A marijuana enthusiast shows off a container of wax made in Wheat Ridge at the High Times Cannabis Cup at the Exdo Center in Denver on April 21, 2013. (Denve Post file)

Residents pack Wheat Ridge meeting in debate over city regulations

WHEAT RIDGE — It was standing room only Monday night at Wheat Ridge council chambers as hundreds of residents packed an overflow room, loitered in hallways and stood against back walls to hear what the city plans to do about the local marijuana industry.

Many had shown up after hearing false rumors about a potential marijuana grow house on 38th Avenue and Miller Street.

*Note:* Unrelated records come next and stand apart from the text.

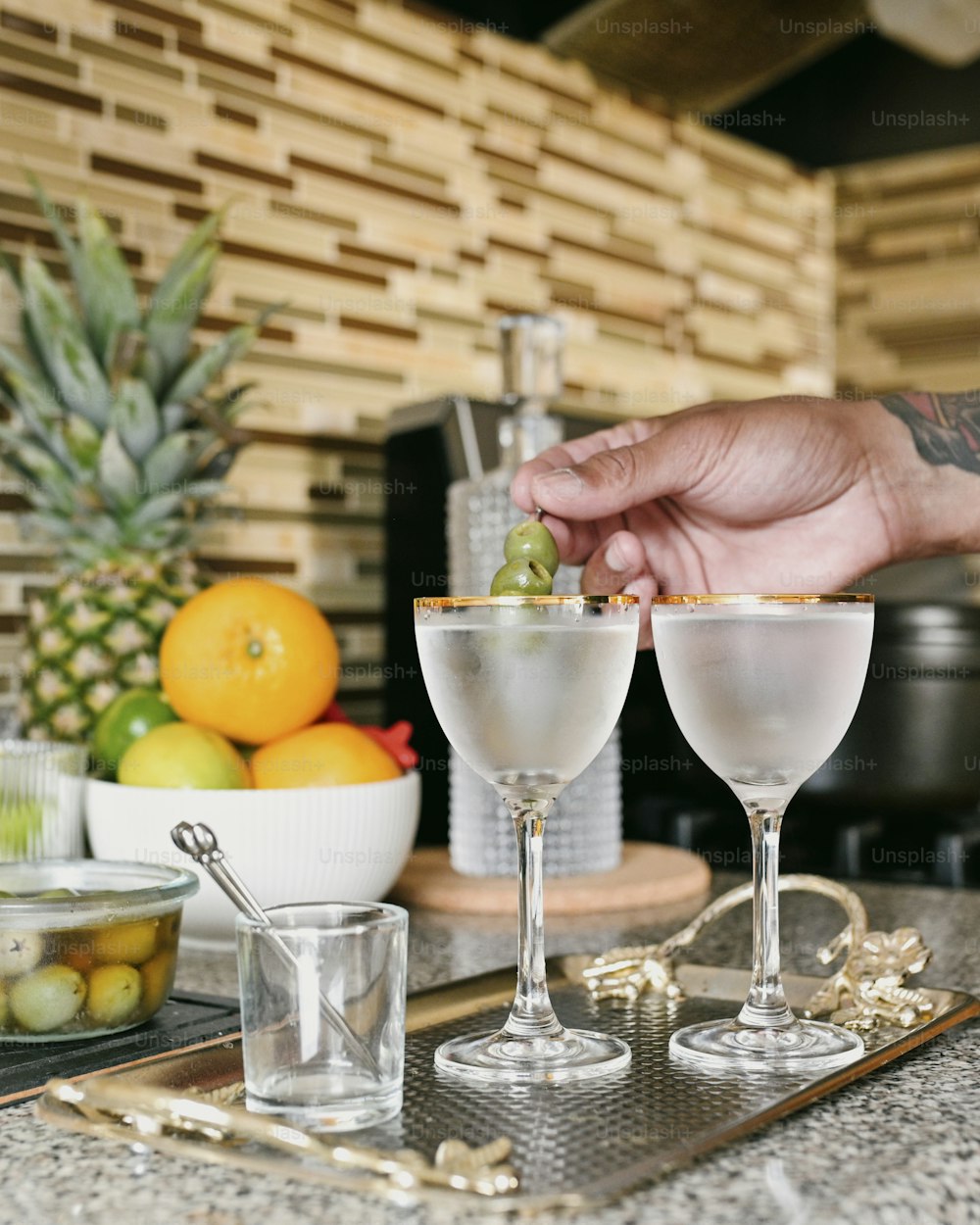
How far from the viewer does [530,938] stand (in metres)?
0.73

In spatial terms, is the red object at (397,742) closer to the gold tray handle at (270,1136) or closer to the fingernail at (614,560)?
the fingernail at (614,560)

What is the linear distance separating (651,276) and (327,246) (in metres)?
0.74

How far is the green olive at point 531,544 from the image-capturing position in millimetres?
782

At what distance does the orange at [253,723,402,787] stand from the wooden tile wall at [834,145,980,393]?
1.81 metres

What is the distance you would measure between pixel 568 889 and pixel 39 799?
439mm

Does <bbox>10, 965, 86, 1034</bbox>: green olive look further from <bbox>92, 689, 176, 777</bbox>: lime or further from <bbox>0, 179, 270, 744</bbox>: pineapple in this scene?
<bbox>0, 179, 270, 744</bbox>: pineapple

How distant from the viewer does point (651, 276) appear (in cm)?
243

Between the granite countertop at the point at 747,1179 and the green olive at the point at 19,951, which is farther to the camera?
the green olive at the point at 19,951

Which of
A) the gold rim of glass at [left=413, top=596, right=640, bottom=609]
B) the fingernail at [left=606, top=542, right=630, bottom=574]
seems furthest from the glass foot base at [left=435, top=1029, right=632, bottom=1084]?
the fingernail at [left=606, top=542, right=630, bottom=574]

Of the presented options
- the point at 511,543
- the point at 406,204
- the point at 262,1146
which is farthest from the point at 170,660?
the point at 406,204

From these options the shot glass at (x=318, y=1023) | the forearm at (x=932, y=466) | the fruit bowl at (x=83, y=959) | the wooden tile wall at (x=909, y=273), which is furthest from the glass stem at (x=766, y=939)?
the wooden tile wall at (x=909, y=273)

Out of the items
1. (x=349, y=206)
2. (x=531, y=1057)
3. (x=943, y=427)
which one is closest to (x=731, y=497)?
→ (x=943, y=427)

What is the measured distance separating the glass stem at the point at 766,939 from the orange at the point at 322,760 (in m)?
0.43

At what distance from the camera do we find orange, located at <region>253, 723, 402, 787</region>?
1.11m
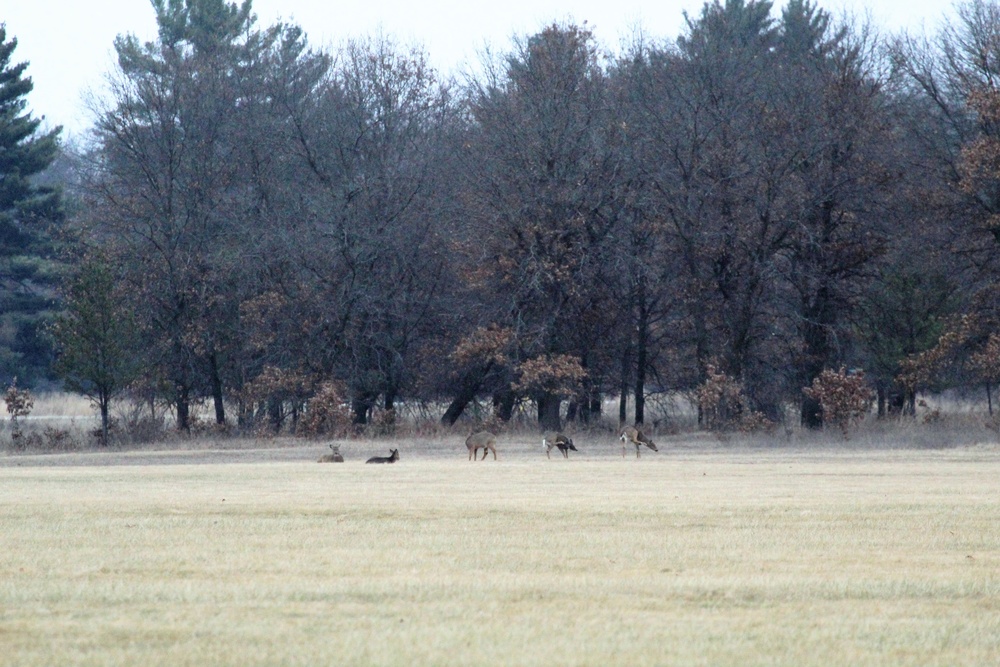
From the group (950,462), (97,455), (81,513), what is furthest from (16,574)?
(97,455)

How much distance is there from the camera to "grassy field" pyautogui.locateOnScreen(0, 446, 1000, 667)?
26.9 feet

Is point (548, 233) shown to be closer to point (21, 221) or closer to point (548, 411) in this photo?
point (548, 411)

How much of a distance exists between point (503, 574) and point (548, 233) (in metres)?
28.3

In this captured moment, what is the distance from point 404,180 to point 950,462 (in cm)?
2032

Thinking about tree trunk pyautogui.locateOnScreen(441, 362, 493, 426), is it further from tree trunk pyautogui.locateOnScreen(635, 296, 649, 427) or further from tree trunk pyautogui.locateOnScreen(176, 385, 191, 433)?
tree trunk pyautogui.locateOnScreen(176, 385, 191, 433)

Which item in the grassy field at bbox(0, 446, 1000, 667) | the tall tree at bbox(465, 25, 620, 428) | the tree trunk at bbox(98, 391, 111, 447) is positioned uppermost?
the tall tree at bbox(465, 25, 620, 428)

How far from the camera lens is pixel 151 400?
41.0 metres

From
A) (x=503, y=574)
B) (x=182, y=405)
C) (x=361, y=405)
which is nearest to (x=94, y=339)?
(x=182, y=405)

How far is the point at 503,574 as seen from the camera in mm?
11117

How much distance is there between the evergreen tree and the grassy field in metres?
36.3

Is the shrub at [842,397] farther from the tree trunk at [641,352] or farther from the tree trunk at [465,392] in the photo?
the tree trunk at [465,392]

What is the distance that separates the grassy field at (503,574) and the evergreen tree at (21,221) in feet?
119

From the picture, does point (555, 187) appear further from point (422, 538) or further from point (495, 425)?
point (422, 538)

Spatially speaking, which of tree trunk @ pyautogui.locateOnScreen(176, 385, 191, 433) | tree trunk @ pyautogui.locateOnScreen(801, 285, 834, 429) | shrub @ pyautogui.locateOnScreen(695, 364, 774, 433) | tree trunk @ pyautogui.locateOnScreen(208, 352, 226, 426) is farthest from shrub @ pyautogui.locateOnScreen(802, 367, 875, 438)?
tree trunk @ pyautogui.locateOnScreen(176, 385, 191, 433)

The location met all zoning requirements but drew the ire of residents because it would have been in a high-traffic area frequented by students.

“I’m a proud person who loves to trailblaze and be one of the pioneers in a new industry,” said Chronic Therapy dispensary owner Sandy Bedard, mentioning the 23 people her company employs. “Entrepreneurs such as myself can normally only dream of such an opportunity I get to live today.”

Citizen concerns about marijuana’s proximity to schools, safety issues and odor complaints prompted what Mayor Joyce Jay said was a need for a second look at zoning regulations.

A 90-day moratorium on new marijuana applications has been in place since Aug. 18.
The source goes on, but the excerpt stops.